新課程に対応した2025年度入試では、大学入学共通テスト(以下、共通テスト)の内容・形式にも変更が生じる。河合塾教育研究開発本部の近藤治さんのアドバイスを交えながら、新設科目「情報」の内容や学習対策についてまとめた。(安永美穂)

60分100点満点で4つの領域から出題

2025年度の共通テストより新設される「情報Ⅰ」は、60分、100点。試作問題は、新学習指導要領の4つの分野「情報社会の問題解決」「コミュニケーションと情報デザイン」「コンピュータとプログラミング」「情報通信ネットワークとデータの活用」の4つの領域から出題される内容となっている。25年度は旧課程履修者への経過措置がとられる。

焦る必要なし、学校の授業を大切に

「情報Ⅰ」は国立大の多くで必須となるものの、近藤さんによると焦る必要はないという。「二次試験の科目も含めた全体でみると、配点比率はそれほど高くないケースがほとんどです。そのため、やみくもに対策を進めなければと焦る必要はありません。多くの高校生は、『情報Ⅰ』を履修している時点では、まだ入試のことを強く意識しにくいかもしれません。しかし、学校で履修する時点で教科書の内容をしっかり理解しておけば、入試前に対策を行う際にも効率よく学習を進められます」

国公立大で「情報Ⅰ」を点数化する大学の配点比(河合塾調べ、2023年6月上旬現在。河合塾提供)

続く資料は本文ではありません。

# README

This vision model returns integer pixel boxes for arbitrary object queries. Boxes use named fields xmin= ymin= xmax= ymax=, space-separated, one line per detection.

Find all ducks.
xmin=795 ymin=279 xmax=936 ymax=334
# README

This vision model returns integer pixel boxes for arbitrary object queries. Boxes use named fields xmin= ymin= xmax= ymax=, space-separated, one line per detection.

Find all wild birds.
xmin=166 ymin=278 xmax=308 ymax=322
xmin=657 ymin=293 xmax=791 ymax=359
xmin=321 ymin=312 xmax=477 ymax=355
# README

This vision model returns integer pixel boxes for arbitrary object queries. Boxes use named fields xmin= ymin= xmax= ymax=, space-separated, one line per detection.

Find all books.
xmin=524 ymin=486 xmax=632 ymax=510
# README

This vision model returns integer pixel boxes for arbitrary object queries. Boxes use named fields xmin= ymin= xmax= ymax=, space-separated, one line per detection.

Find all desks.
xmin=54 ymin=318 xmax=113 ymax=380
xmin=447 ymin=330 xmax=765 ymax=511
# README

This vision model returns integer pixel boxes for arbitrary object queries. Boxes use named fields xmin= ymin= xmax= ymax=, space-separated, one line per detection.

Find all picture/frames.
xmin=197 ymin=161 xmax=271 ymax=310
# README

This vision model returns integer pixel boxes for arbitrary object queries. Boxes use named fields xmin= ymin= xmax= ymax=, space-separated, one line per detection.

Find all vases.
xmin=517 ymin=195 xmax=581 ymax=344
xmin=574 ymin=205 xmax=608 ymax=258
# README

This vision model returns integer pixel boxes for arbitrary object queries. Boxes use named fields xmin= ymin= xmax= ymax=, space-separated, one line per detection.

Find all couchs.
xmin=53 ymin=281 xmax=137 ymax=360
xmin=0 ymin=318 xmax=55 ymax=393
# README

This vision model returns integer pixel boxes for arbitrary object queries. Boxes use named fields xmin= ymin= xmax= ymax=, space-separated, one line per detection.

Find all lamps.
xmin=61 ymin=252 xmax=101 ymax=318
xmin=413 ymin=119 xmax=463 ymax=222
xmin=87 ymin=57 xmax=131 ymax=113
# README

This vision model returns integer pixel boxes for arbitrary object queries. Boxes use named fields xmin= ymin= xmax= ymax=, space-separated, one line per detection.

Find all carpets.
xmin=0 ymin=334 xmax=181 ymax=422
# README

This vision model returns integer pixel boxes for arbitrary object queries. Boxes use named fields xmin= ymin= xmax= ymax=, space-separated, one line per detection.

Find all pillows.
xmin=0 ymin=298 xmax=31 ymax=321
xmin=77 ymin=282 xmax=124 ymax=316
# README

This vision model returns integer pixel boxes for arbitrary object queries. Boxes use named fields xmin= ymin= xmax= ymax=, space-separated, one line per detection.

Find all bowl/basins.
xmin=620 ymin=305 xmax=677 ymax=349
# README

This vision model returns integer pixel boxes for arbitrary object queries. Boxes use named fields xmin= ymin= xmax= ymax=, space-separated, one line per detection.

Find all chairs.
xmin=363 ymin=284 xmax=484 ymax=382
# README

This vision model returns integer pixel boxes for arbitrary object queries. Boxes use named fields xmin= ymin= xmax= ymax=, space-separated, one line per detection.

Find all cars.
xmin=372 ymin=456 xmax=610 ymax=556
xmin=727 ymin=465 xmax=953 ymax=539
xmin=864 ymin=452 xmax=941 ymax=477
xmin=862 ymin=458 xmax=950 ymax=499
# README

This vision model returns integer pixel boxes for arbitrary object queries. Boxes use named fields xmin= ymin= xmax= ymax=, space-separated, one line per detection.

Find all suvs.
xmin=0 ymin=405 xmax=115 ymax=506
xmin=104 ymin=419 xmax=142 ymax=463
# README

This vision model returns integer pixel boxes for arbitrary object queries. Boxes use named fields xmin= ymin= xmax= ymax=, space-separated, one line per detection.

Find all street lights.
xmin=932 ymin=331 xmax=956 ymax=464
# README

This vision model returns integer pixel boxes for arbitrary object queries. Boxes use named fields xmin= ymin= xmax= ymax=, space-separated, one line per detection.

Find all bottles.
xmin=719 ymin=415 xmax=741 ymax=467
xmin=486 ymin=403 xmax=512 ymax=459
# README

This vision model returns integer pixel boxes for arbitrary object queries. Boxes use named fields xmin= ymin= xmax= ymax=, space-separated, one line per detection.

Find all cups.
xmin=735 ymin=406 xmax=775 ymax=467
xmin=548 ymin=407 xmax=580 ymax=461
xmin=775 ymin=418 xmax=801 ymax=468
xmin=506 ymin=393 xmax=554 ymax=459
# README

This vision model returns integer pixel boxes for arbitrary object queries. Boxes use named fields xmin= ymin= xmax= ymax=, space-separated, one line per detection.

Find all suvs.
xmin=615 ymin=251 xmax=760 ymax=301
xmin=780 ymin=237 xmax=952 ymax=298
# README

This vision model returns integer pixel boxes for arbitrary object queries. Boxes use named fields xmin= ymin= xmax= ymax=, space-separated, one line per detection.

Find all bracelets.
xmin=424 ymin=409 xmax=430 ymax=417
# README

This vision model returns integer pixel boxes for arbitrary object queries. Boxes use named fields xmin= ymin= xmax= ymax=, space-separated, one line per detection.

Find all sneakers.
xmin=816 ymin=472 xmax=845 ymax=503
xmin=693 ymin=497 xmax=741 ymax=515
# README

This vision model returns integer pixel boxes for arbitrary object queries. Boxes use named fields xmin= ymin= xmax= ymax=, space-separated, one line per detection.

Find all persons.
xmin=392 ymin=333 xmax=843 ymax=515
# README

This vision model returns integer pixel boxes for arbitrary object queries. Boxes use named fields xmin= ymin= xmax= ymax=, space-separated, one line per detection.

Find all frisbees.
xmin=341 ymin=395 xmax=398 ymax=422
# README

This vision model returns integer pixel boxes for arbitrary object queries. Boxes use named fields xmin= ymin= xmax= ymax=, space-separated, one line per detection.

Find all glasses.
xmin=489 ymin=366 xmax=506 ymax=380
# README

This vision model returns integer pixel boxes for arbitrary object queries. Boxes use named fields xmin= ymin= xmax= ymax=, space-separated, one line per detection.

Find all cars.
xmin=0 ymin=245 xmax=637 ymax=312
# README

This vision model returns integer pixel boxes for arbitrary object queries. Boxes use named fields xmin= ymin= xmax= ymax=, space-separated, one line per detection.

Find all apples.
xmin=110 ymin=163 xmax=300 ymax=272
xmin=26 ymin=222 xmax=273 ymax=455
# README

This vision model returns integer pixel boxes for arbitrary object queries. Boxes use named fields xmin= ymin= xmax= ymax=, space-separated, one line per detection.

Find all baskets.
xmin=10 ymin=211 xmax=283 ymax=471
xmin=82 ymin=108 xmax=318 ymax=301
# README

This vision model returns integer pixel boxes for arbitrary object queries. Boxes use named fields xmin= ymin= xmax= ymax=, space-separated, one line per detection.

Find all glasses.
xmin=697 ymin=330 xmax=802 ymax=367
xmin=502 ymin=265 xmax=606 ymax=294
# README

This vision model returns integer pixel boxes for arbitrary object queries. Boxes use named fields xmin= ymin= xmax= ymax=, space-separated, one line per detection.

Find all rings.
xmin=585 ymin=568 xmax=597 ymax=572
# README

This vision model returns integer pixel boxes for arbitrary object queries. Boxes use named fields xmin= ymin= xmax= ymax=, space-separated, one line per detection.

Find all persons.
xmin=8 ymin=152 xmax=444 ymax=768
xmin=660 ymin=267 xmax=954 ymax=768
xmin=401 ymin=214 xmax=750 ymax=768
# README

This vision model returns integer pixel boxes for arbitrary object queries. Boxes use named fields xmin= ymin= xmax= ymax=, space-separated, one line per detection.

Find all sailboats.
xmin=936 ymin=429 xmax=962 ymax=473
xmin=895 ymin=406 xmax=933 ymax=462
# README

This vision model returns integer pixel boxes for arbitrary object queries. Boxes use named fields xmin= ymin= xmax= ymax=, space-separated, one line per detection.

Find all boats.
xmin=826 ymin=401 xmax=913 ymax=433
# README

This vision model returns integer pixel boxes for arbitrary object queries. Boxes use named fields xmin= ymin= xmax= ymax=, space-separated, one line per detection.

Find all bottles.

新しい科目だから何か特別な対策をしなければと考えるのではなく、「学校の授業を大切にする」という基本を徹底することが大切だ。

【情報の学習対策】教科書で基本知識を身に着けて

河合塾が公表した「<新課程>共通テスト 試作問題分析」にて示した、2025年の共通テストに向けての学習対策をまとめた。

教科書の内容を満遍なく学習して基本的な知識と技能を身につけたうえで問題解決に取り組むことや、一つ一つの用語や技術・技能の本質的な意味を理解して、それを使いこなす意識が重要。情報科の教員に相談するなどして、学習に計画的に取り組むとよい。

 
近藤治さん 
学校法人河合塾 教育研究開発本部主席研究員。河合塾入塾後、教育情報分析部門で大学入試動向分析や進学情報誌の編集に携わる。教育情報部部長、中部本部長などを経て、2021年4月から現職。情報発信や講演も多数実施。